I spent the first night of Coachella 2007 sitting in the waiting room of the John F. Kennedy Memorial Hospital in Indio, California with my friend’s girlfriend’s wacky Canadian friend. It seemed like one minute we were watching Arcade Fire and everything was normal, and the next we were sitting in a hospital emergency room. I thought of the people at Coachella, still there, who we were just like only moments before. How did we end up as the weird Coachella people whose night ended at the hospital?
The wacky Canadian and I sat in awkwardness next to a poster on the wall with a photograph of a bouquet and coffin with a caption reading, “He beat her 150 times. She only got flowers once.” As the Red Hot Chili Peppers played on at Coachella, we watched Dirty Dancing 2: Havana Nights (in which a cliched, cross-racial, Romeo-and-Juliet-style relationship leads to a Communist revolution!) and Crazy/Beautiful (in which a cliched, cross-class, Romeo-and-Juliet style relationship leads to end of said cliched relationship!).

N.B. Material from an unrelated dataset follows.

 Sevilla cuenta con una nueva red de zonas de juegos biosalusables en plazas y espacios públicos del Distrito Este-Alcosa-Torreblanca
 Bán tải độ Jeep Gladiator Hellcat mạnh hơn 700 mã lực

When we couldn’t take any more television and ran out of ways to detail the myriad of ways the coffin poster was ill-conceived and inappropriate, we turned to other sources of entertainment. At one point, two men came out of the single-person bathroom after having been inside at least an hour (we never saw them go in), prompting untamed speculation. We even made a getaway to In-N-Out, the California-based fast food hamburger joint that never fails to delight out-of-towners (and Canadians, apparently) with its secret menu (always order burgers “Animal Style”) and fresh-cut fries. (I don’t totally understand the fascination with the place, especially considering that the Hollywood In-N-Out usually has a 20-minute wait no matter when you go).

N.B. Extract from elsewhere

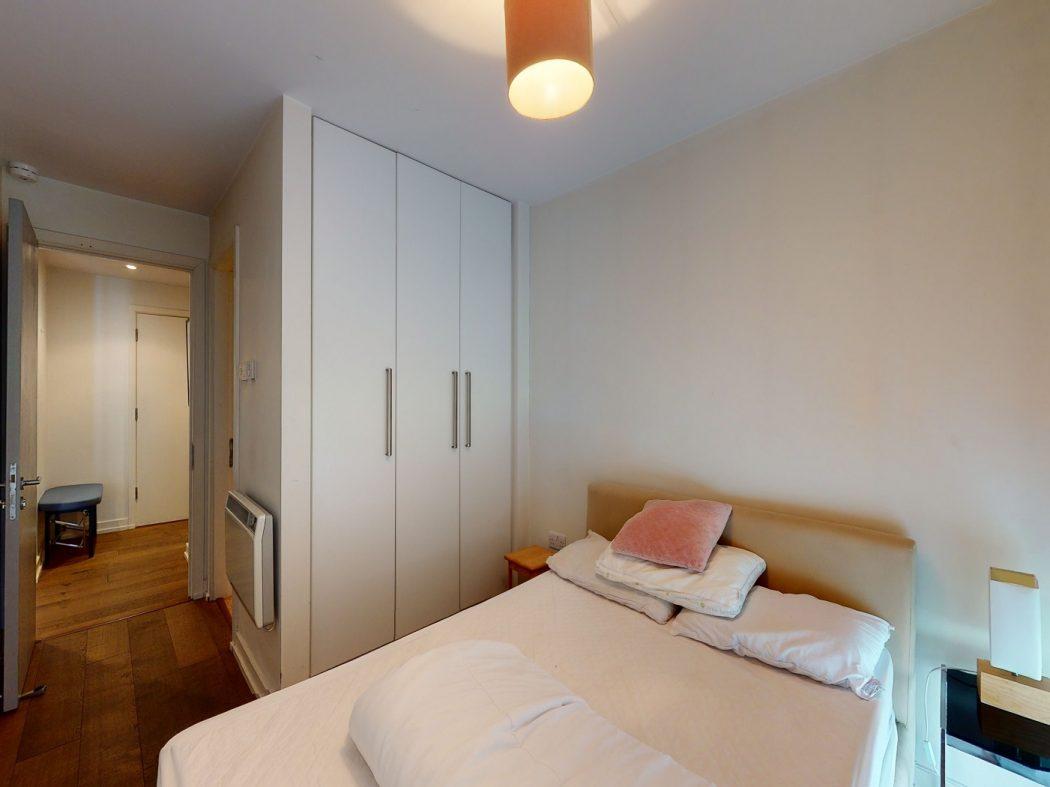 2 Gallery Quay - Master bedroom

Eventually, after some CT scans and some bad reactions to morphine (my friend’s girlfriend vomited quite a bit that night), we escaped the hospital and arrived at our pre-booked room at the Westin Mission Hills Resort in Rancho Mirage. Our two-room suite was not quite big enough for four people, and it took the hotel over an hour to find pillows and sheets for the extra bed; but the next morning, we awoke to the obsessively-manicured resort’s lavish Sunday breakfast buffet and pool with 60-foot waterslide. It could have been worse. I could have been kicked in the head by a crowd-surfer.
But I still really wanted to return to Coachella. I desperately wondered how I could re-exert control and steer the group back to the rock festival at the polo fields. But as soon as the group saw the buffet and pool, I knew I had lost any hope I had of returning to Coachella — ironically because I had booked in advance a beautiful place for us to stay.
As we began drinking margaritas by the pool, I knew my cause was lost. I stopped trying to exert any control over the situation, relaxed, and jumped into the pool. In the 105-degree heat, the pool’s cool blue water wiped out my stress, and the pool-side bar kept the margaritas flowing. We weren’t at Coachella, but suddenly, we had reached bliss.